Statement / Labour
Right to decent work
This is the text of the ICSF Statement to the Committee on the Fishing Sector at the 93rd Session of the International Labour Conference in June 2005.
1. The proposed Convention and Recommendation contained in Report V (2B) concerning work in the fishing sector go a long way in protecting and promoting rights of fishers to decent conditions of work. However, it falls short of promoting the rights of fishers who undertake commercial beach-seine operations, diving and gleaning that do not necessarily involve the use of any fishing vessels.
2. While commercial beach-seine operations are widespread in Asia and Africa, commercial shellfish gathering through diving and gleaning are common all over the world. The latter category also employs a large number of persons, including women. Extending provisions of health protection, medical care and social security to this category of persons, where reasonable and practicable, would do justice to women in fishing, in particular, and it will help the proposed Convention to meaningfully address fishing activities where women’s participation is more important than that of men’s. This would, however, require broadening the definition of a fisher’ in the proposed Convention also to include those employed in shore-based fishing operations, who do not necessarily work on board any fishing vessel.

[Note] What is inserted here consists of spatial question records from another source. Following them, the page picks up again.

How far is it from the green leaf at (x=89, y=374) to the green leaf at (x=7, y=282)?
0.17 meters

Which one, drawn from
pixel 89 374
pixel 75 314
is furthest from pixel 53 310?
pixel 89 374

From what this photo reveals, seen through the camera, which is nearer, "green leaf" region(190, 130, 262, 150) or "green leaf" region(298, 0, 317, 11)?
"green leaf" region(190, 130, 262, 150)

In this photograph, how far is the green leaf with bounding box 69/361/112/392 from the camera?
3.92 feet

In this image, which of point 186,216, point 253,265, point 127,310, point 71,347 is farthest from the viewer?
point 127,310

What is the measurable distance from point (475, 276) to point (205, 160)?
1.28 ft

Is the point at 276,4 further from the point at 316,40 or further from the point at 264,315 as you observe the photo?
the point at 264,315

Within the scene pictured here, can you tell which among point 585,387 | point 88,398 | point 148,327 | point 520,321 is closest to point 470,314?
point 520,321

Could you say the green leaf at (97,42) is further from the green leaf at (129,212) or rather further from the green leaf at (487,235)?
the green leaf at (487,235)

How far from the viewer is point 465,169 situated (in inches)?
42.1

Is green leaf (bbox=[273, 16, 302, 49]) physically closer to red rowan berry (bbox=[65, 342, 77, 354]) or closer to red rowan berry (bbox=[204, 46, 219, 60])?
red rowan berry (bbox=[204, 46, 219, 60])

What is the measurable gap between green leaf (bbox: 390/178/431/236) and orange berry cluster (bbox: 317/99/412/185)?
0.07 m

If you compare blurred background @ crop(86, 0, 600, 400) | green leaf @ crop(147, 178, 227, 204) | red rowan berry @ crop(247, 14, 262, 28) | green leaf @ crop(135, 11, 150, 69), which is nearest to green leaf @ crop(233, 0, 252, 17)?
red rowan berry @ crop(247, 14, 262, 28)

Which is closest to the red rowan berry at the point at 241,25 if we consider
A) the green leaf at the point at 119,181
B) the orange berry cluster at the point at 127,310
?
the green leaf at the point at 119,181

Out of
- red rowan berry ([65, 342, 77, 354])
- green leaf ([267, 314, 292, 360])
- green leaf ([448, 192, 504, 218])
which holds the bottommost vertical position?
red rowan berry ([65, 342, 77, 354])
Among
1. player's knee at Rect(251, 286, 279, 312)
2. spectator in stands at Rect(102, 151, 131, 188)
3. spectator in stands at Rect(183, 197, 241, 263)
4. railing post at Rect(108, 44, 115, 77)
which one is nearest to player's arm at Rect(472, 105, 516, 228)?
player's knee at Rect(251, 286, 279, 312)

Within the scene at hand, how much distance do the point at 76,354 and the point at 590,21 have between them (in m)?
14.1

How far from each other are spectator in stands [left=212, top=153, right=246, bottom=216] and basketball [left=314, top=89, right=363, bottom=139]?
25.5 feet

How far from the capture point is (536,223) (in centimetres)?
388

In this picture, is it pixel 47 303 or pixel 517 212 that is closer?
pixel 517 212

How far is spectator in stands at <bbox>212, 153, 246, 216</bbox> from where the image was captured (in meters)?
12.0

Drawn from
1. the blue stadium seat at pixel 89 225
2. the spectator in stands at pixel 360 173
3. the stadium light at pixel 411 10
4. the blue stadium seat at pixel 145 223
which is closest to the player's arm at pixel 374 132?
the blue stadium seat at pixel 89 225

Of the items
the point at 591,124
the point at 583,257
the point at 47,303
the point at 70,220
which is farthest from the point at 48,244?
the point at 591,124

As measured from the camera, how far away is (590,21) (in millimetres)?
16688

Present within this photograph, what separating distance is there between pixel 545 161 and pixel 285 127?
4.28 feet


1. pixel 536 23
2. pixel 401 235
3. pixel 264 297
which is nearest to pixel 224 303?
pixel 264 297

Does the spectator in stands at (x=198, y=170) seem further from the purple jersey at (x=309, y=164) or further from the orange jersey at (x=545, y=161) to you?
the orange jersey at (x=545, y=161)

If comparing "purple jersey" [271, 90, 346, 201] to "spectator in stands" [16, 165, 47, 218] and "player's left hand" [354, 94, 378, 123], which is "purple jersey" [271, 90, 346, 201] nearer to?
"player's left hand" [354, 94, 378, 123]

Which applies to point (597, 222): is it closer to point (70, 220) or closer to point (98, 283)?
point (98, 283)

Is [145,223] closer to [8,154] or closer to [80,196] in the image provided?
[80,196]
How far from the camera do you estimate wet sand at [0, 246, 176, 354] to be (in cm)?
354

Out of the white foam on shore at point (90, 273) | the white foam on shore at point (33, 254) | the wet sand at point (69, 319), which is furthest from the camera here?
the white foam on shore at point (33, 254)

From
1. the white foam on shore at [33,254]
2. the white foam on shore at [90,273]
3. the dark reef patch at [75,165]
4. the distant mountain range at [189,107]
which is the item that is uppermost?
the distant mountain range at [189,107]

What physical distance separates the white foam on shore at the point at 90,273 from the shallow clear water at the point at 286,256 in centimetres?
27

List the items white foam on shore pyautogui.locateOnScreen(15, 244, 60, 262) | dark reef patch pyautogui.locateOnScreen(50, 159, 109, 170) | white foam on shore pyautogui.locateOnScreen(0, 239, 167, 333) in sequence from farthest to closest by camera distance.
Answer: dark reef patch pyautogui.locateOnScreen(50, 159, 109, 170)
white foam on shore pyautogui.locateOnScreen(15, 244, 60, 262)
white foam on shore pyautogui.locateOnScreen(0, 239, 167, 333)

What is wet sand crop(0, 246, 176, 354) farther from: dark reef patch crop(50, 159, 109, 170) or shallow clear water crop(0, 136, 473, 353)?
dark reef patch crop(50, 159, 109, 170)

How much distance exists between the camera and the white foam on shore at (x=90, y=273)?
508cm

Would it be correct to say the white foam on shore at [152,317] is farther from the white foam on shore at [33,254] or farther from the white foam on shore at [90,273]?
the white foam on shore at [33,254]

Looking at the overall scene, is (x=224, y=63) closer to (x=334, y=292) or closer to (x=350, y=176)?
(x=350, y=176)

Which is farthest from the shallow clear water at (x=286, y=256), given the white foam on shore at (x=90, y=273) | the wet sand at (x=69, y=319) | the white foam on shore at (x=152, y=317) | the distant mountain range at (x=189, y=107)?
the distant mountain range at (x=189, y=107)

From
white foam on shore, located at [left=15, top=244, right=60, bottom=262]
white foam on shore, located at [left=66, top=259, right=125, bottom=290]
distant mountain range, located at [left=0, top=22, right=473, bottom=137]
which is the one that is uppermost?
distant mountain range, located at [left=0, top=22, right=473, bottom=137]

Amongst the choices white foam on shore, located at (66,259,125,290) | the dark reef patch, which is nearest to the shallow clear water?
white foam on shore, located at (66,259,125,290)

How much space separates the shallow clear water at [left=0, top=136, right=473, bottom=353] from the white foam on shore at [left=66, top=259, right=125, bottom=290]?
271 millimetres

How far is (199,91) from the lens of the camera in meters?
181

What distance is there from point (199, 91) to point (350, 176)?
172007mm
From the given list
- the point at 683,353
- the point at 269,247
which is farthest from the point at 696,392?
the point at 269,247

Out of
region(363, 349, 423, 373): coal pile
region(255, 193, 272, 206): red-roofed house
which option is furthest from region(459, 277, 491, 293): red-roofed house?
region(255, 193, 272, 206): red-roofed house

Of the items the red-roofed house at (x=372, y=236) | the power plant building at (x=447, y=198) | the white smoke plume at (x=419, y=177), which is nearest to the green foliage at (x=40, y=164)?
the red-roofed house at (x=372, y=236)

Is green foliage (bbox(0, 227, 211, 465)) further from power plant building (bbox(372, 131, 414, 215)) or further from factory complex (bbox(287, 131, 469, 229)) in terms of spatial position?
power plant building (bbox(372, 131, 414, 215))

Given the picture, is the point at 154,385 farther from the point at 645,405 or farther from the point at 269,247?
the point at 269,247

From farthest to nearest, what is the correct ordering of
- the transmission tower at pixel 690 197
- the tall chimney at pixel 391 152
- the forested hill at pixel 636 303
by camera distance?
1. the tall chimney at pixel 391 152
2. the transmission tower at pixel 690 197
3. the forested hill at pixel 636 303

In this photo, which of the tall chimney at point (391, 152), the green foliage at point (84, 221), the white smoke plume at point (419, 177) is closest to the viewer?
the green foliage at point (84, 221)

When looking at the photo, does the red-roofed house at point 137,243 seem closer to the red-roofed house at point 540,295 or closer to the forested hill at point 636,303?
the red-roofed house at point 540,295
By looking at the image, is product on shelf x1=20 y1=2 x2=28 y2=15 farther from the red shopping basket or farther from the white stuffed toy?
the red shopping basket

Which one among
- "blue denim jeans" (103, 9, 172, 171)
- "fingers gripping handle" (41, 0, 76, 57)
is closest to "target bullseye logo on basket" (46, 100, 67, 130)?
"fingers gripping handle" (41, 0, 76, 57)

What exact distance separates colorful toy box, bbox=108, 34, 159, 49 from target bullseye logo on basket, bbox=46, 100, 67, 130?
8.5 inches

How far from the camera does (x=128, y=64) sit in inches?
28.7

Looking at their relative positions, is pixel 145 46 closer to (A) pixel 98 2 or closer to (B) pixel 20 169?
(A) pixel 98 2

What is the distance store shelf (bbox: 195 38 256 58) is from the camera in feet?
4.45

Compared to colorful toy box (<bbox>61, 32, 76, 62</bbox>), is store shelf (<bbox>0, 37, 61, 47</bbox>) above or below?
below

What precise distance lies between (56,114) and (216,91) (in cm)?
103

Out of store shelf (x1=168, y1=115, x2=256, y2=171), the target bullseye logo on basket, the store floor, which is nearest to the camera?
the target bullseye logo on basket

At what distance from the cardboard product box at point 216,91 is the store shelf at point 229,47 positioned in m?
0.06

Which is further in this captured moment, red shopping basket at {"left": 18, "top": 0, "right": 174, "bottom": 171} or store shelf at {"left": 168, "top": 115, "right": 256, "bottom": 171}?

3. ICSF’s consultations with artisanal and small-scale fishers’ organizations in Africa, Asia and Latin America since the 92nd Session of the International Labour Conference 2004, demonstrate an overwhelming support to the inclusion of social security provisions in the proposed Convention, and it has been suggested that such provisions should extend to fishers irrespective of their sphere of fishing operation. It has been further proposed that these provisions should be no less than those included under the 1952 Minimum Standards for Social Security Convention (C.102).
4. The December 2004 tsunami in the Indian Ocean that took an unprecedented toll of human lives, at least 300,000, including a large number of fishermen and women from coastal fishing communities, is a sad testimony to the urgent need for social security measures for small-scale fishers. Very few of the fishers who perished in the tsunami wave-surge in the affected countries came under any social security scheme.
5. Moreover, while welcoming the proposed degree of flexibility in relation to minimum age, medical examination, occupational safety and health and fishers’ work agreement, the artisanal and small-scale fishers urge that the provisions for artisanal and small-scale fishing vessels undertaking international fishing voyages should be no different from those applicable to larger vessels undertaking such voyages.
6. As far as larger vessels are concerned, ICSF would like the proposed Work in Fishing Convention, 2005, to ensure that the protection afforded to fishers on board larger vessels by current International Labour Organization (ILO) instruments are at least retained, if not further improved. The ILO should make efforts to link up proposed labour standards with international instruments for fisheries management, particularly at the level of regional fisheries management organizations, and ensure that effective labour standards for crew on board larger fishing vessels are a pre-requisite for effective fisheries management, especially with regard to straddling fish stocks and highly migratory fish stocks.
7. Last but not least, ICSF would like to wish the Committee all success in its deliberations and would like to see a Convention sufficiently flexible and protective for artisanal and small-scale fishing, on the one hand, and adequately prescriptive for large-scale fishing operations, on the other.
8. We would also like to take this opportunity to announce a panel discussion on ILO Labour Standards for the Fishing Sector: A Small-Scale Fisheries Perspective that will be held on Tuesday, 14 June 2005 from 14.30 to 17.30 hrs at the John Knox International Center, 27 ch. des Crêts-de-Pregny, CH-1218, Grand-Saconnex, Genève, Suisse, Tel: 0041-22-747 0000. ICSF is happy to invite all interested members of this Committee to the panel discussion where representatives of small-scale fishers from Africa, Asia, and Latin America are expected to speak.